# Handrail on metal stud area



## chipmb2985 (Nov 28, 2014)

The handrail going into my basement is hanging on by a thread..

There's metal studs and the person before me installed it with no support, causing the handrail to rip out pieces of drywall and fall out.

I'm planning on repairing the wall, followed by reinstalling the handrail. But my question is, how am I going to support the handrail without there being wood stud support?


----------



## BigJim (Sep 2, 2008)

Like in the picture below, screw into the studs then attache the rail.


----------



## chipmb2985 (Nov 28, 2014)

Thanks, that's a great idea!

Have any of you ever tried these WingIts wall anchors?

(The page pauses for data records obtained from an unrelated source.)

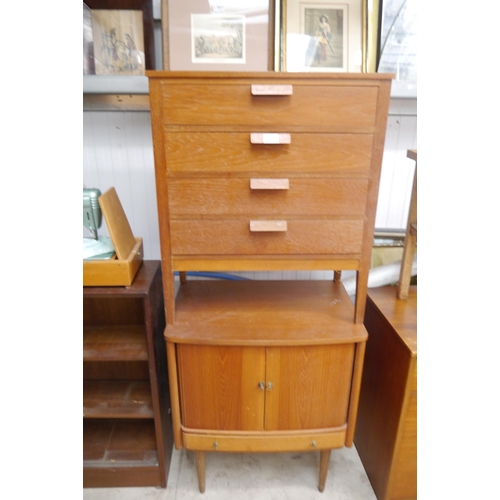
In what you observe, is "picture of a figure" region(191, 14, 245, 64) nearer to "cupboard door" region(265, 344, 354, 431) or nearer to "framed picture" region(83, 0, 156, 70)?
"framed picture" region(83, 0, 156, 70)

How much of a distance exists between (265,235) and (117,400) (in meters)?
0.88

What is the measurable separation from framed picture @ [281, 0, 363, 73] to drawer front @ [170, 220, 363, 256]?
535 mm

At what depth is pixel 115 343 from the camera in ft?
4.56

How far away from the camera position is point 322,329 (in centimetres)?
122

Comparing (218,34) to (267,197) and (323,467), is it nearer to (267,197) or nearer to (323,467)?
(267,197)

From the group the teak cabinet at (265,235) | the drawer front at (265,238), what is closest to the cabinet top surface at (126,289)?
the teak cabinet at (265,235)

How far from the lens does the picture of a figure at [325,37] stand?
4.08ft

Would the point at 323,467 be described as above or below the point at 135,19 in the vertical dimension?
below

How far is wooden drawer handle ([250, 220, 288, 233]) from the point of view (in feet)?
3.58

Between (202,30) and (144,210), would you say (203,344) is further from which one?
(202,30)

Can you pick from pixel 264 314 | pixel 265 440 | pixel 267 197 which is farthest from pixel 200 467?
pixel 267 197

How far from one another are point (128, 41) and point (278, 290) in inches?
39.3

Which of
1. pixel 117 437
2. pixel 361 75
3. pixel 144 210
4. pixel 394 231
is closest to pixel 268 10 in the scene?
pixel 361 75

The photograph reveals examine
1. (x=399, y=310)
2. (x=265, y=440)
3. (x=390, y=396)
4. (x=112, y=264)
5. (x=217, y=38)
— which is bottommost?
(x=265, y=440)
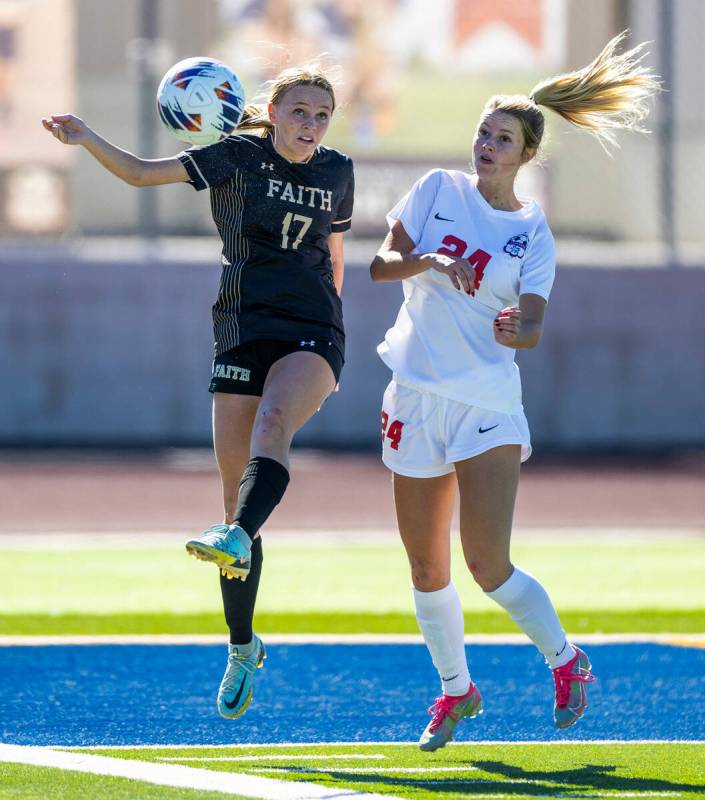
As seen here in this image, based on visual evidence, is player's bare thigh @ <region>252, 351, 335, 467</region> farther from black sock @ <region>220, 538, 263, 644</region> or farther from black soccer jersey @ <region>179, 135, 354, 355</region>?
black sock @ <region>220, 538, 263, 644</region>

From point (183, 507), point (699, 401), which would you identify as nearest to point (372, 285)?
point (699, 401)

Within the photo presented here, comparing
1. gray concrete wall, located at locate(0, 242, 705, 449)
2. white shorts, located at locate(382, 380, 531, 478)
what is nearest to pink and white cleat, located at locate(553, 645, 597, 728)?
white shorts, located at locate(382, 380, 531, 478)

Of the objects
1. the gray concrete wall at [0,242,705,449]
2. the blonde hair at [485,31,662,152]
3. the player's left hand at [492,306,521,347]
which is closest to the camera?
the player's left hand at [492,306,521,347]

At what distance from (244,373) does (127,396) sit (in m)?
11.4

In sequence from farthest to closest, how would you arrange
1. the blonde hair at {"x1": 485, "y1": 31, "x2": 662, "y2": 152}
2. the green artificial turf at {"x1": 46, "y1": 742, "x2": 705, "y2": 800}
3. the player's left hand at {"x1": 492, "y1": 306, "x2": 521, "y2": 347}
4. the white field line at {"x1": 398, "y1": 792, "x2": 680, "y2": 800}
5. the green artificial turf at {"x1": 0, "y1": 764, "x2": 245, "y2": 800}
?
the blonde hair at {"x1": 485, "y1": 31, "x2": 662, "y2": 152}, the player's left hand at {"x1": 492, "y1": 306, "x2": 521, "y2": 347}, the green artificial turf at {"x1": 46, "y1": 742, "x2": 705, "y2": 800}, the white field line at {"x1": 398, "y1": 792, "x2": 680, "y2": 800}, the green artificial turf at {"x1": 0, "y1": 764, "x2": 245, "y2": 800}

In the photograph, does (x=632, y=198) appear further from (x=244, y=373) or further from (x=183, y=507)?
(x=244, y=373)

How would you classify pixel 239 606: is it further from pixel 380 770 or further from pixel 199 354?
pixel 199 354

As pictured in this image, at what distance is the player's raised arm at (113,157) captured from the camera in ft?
18.7

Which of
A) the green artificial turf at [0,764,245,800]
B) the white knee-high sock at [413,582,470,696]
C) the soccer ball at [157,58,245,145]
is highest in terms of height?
the soccer ball at [157,58,245,145]

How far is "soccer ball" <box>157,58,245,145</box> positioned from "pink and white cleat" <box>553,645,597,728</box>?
2165 millimetres

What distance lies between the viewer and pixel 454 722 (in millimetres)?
5895

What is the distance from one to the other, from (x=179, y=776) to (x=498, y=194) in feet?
7.24

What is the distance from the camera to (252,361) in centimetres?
600

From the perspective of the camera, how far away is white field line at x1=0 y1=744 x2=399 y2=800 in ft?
16.5
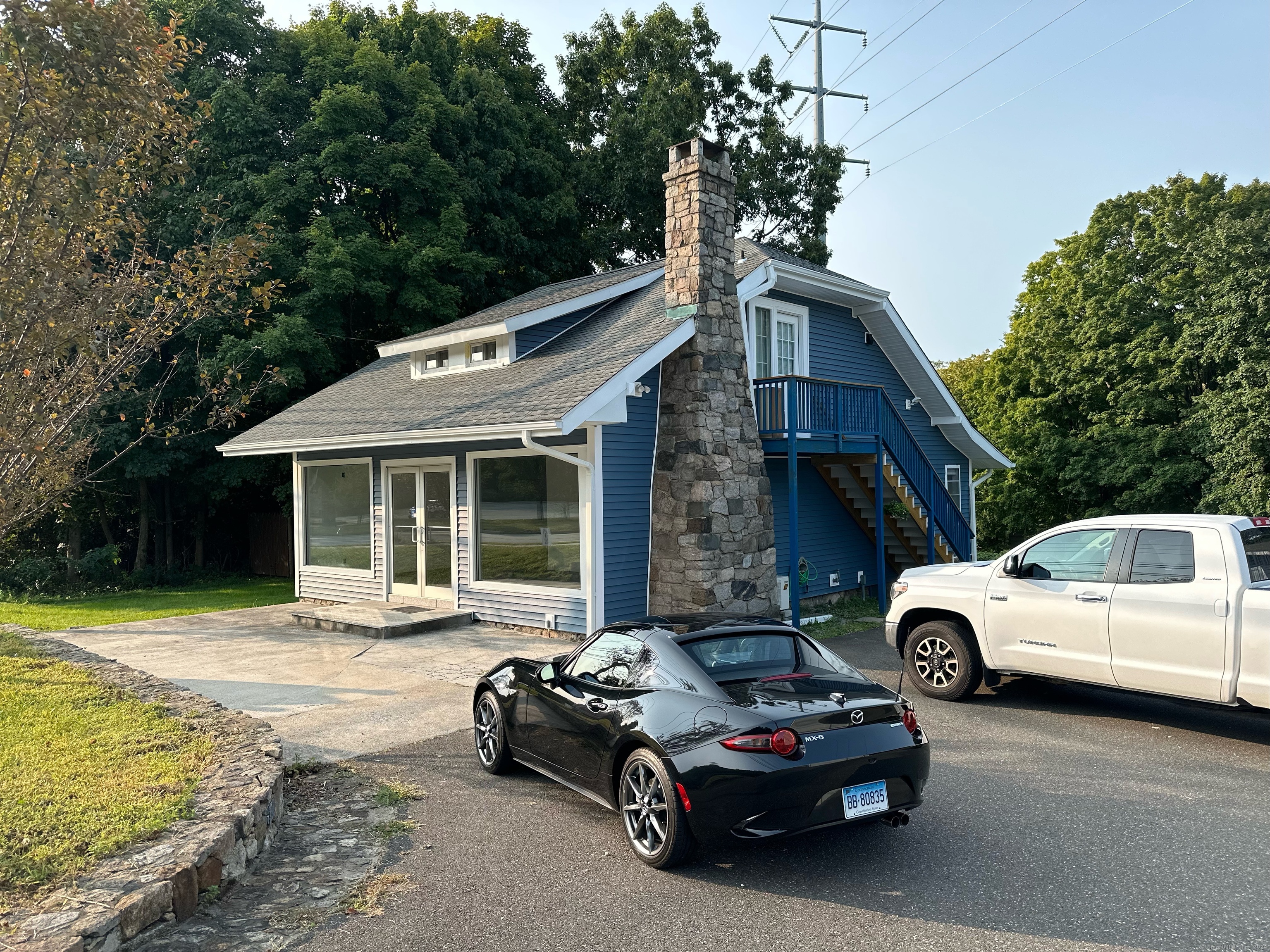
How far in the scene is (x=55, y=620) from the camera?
14969 millimetres

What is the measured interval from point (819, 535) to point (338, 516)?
866cm

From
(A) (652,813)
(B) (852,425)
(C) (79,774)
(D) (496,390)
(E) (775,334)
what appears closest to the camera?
(A) (652,813)

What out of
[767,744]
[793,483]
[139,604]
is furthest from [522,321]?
[767,744]

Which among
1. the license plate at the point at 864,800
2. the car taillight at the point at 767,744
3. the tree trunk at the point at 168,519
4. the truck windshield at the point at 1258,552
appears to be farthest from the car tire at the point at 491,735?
the tree trunk at the point at 168,519

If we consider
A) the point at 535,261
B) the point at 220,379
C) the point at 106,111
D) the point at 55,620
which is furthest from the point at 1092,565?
the point at 535,261

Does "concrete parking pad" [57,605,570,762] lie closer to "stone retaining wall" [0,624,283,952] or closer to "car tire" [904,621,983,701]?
"stone retaining wall" [0,624,283,952]

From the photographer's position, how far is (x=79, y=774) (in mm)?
5848

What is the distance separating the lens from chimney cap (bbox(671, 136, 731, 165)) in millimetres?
12719

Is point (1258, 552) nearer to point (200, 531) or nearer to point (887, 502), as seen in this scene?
point (887, 502)

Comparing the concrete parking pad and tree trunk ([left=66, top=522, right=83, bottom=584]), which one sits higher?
tree trunk ([left=66, top=522, right=83, bottom=584])

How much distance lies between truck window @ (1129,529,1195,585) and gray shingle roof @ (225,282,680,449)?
6.01m

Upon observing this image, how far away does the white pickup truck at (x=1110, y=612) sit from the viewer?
6.65 metres

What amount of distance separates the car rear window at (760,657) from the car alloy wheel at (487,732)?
78.6 inches

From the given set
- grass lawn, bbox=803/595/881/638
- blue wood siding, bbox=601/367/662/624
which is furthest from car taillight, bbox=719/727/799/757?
grass lawn, bbox=803/595/881/638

http://www.homedepot.com/p/WingIts-...r-Super-Duty-6-Anchors-RC-MAWSD35-6/202552914


----------



## BigJim (Sep 2, 2008)

Man, they are kinda proud of them things. LOL You don't need them, just counter sink and use some sheet rock screws into the metal studs and it will hold good. If you are still a little concerned use some construction adhesive behind the 1X and use the screws.


----------



## nap (Dec 4, 2007)

make sure the width you are going to lose due to the addition of the boards does not cause a problem either legally or functionally.

If you cannot use BigJim's method, you would probably have to tear out the rock in an area large enough to be able to install the backers between the studs. (think his runners sliced so they would fit between the studs)


----------